The moral guidelines Paul puts here are not anti-sex or anti-alcohol. More deeply, the question is, In what does our humanity reside and what kinds of behaviour accord with that? Paul’s interests in his moral teaching are not merely what we do but what we are intended to be, and how we are more fully to become that kind of creature.
Of course, on both the simple moral reading, and the deeper theological one I’ve suggested, the teaching looks the same – don’t sleep around and don’t get drunk. In both cases it sounds like a ‘No’ to things some might prefer at least to be free to do, should we want to.

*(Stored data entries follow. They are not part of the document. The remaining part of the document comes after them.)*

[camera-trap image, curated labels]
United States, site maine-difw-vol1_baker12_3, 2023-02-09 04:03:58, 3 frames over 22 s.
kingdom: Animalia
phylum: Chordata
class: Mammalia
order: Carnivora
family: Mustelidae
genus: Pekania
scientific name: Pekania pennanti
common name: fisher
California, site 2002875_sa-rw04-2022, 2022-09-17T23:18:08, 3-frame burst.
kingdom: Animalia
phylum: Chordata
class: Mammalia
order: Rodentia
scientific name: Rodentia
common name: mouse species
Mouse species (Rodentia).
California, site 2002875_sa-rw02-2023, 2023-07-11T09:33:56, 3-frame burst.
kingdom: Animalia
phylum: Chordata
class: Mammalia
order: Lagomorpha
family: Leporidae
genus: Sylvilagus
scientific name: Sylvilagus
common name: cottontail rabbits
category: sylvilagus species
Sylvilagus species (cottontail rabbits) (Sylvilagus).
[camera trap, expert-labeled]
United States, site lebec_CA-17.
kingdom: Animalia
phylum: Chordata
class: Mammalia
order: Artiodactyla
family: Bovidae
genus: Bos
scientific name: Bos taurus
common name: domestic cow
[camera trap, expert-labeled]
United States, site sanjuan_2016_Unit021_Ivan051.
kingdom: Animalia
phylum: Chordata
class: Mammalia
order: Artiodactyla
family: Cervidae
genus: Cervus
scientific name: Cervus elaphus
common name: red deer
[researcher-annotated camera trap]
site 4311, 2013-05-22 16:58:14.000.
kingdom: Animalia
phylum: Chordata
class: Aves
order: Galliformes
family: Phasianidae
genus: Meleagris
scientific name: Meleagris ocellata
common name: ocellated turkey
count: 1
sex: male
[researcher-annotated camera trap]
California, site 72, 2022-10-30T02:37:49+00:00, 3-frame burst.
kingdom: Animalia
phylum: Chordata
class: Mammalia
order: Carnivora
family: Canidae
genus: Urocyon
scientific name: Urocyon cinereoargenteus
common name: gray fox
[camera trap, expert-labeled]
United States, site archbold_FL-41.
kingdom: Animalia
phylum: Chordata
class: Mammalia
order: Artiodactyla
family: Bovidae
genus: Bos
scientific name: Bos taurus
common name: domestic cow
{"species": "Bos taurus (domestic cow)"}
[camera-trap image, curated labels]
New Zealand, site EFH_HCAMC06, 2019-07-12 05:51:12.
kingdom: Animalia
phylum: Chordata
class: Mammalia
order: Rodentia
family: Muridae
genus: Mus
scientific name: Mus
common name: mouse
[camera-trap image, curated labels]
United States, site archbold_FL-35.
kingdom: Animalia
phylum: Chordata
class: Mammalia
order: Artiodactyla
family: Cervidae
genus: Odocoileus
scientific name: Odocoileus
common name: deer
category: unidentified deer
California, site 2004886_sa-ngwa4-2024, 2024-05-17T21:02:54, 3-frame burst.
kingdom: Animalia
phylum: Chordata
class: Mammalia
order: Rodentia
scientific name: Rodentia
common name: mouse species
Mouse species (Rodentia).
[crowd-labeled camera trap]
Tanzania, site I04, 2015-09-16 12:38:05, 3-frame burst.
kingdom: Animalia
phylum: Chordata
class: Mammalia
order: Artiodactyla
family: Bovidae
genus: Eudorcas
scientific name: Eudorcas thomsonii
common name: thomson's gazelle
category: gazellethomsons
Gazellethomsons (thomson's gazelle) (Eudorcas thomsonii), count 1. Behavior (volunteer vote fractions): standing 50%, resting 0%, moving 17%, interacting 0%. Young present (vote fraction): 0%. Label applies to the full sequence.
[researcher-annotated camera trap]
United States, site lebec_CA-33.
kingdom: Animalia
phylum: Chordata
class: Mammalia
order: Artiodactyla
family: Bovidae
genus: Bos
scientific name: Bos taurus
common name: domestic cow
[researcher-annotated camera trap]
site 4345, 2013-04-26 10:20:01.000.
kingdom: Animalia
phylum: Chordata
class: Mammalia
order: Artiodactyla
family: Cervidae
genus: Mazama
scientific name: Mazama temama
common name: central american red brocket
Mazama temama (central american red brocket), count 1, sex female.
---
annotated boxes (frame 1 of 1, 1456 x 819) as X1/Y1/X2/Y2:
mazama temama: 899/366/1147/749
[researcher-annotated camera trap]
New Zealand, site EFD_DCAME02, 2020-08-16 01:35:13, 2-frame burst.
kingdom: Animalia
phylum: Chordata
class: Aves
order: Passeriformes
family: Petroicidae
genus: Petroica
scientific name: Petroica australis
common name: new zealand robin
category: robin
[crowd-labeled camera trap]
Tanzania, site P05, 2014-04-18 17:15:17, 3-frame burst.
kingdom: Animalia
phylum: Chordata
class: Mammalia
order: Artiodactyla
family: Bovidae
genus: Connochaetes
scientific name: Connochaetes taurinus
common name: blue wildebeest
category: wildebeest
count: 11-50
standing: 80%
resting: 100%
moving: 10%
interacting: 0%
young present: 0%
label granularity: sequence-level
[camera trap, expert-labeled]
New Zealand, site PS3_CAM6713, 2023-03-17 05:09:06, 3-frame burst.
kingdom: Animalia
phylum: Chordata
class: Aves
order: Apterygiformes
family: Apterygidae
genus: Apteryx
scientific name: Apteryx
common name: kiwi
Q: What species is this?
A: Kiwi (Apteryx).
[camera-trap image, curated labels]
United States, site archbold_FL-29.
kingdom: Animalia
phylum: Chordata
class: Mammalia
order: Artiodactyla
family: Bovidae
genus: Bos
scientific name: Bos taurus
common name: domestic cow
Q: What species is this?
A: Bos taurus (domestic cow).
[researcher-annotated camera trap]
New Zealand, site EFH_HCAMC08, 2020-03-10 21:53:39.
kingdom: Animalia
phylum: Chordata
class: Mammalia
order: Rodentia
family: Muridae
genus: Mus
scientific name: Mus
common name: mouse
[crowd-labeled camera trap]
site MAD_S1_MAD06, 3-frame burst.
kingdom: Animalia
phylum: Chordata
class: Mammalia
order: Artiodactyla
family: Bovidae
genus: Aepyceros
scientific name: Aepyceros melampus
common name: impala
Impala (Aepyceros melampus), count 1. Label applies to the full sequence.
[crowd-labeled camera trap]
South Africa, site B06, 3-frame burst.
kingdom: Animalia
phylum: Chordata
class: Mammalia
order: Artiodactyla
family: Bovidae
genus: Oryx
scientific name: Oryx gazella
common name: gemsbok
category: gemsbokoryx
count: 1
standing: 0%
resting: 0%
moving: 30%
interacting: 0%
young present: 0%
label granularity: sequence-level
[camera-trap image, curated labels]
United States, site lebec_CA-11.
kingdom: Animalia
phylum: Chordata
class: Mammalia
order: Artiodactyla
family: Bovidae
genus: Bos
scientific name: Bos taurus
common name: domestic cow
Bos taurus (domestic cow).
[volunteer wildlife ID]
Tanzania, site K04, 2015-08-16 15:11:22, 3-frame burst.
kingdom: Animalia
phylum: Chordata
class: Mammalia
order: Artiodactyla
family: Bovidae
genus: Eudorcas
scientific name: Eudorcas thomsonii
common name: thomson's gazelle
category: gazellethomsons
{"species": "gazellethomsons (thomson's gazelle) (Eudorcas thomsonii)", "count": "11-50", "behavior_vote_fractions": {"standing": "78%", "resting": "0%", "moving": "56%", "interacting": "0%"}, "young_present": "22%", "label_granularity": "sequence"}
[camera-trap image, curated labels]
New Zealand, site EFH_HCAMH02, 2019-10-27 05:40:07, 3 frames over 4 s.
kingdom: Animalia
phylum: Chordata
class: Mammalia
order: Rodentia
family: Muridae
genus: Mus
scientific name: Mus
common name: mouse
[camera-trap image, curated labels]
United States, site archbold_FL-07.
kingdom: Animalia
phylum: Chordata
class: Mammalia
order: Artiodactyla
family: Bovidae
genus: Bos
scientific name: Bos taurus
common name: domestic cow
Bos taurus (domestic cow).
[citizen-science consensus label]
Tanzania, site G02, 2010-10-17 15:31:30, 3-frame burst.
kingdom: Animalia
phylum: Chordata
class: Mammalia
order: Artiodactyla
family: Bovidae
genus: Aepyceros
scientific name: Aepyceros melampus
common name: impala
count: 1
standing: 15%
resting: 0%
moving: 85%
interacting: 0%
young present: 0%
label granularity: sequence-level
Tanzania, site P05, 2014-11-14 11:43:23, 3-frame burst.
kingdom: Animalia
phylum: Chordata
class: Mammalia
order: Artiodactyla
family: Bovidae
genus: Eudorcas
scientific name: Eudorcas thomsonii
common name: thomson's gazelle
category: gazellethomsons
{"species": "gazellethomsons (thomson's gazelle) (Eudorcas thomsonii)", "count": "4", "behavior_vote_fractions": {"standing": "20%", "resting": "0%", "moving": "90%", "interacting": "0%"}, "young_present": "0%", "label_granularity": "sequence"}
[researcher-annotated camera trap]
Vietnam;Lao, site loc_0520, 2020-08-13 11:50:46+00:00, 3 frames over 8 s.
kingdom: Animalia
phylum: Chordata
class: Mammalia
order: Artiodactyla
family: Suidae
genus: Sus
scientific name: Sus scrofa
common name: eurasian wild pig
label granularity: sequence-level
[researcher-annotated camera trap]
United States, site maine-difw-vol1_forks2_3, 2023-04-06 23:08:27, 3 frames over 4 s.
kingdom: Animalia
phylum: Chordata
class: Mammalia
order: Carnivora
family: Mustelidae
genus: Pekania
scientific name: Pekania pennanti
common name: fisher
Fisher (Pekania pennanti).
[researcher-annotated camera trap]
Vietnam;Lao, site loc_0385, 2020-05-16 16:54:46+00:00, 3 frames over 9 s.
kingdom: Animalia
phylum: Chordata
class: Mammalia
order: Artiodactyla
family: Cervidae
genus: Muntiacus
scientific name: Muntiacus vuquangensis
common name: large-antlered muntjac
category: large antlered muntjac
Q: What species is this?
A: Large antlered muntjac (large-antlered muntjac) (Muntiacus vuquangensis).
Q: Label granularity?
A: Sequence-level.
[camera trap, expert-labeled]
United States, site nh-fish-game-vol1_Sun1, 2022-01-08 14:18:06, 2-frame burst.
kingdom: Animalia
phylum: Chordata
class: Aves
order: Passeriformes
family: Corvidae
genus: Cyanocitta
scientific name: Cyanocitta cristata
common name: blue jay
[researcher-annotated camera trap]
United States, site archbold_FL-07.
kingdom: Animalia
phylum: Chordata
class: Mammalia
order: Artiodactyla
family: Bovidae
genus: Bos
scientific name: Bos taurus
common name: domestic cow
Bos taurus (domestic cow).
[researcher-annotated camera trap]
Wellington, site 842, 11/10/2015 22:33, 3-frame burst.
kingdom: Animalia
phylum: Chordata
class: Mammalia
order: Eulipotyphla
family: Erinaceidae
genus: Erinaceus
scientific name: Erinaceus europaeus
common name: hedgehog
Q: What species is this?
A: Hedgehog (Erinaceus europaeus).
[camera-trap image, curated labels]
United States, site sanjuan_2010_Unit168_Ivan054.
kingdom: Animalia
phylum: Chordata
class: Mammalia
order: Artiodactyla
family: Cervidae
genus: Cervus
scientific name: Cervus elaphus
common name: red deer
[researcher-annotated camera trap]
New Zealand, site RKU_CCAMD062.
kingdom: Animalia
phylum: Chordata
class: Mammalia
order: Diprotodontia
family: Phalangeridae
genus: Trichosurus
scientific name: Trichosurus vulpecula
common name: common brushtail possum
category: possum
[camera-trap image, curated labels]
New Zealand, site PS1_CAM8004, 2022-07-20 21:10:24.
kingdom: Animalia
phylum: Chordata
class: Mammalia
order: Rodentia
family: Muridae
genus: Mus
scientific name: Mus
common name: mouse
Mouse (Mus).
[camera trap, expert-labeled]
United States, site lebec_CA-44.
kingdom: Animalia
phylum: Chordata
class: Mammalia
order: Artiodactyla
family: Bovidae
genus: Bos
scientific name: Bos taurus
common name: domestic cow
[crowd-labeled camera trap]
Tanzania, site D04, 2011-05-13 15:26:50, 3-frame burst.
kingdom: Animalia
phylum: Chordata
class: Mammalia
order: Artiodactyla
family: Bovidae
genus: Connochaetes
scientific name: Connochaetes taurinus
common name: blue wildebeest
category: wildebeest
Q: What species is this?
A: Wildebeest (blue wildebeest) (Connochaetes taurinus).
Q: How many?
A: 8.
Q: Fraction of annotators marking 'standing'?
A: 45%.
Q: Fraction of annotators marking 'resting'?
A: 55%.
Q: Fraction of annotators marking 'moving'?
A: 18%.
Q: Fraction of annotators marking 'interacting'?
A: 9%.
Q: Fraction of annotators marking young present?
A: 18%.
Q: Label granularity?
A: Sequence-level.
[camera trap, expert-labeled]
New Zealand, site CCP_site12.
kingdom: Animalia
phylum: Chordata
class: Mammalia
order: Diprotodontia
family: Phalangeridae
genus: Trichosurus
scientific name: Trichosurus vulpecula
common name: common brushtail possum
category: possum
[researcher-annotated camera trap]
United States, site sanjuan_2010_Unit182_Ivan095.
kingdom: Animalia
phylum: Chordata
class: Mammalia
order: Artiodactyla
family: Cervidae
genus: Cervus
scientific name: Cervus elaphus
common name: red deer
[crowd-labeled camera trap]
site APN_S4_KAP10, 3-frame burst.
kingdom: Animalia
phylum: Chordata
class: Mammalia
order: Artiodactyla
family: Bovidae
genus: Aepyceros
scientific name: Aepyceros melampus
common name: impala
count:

It can only be a ‘No’ on the merely moral reading There is here really only darkness. But, on the deeper theological reading, the No is preceded by a Yes. The Yes is an affirmation of both our spirits and our bodies as fundamental to what we are. It is the ‘Yes’ which affirms the ‘resurrection of the body’ – our bodies in the Body of Christ – whatever that might ultimately look like. This ‘Yes’ declares that even what seems to threaten us most – the loss of our bodies and spirits in death – does not have ultimate sway. The ‘Yes’ of the gospel is a light by which we see God’s faithfulness to the world as he has created it. We are created as truly spirited bodies which have their fullest life when my connection to others – my reconciliation to others – matches my reconciliation to the connection of my own body and heart.
The ‘Yes’ God speaks is the gift of God’s own Spirit in the risen Body of Christ, given that our minds and bodies might be reconciled – within us and between us.
It is simply for us to pray and act towards the enlivening of our bodies and spirits through what God has promised, and to look for that new life in relationships and actions which reflect God’s own faithfulness to body and to spirit.
Let us, then, so pray and act: as children of light.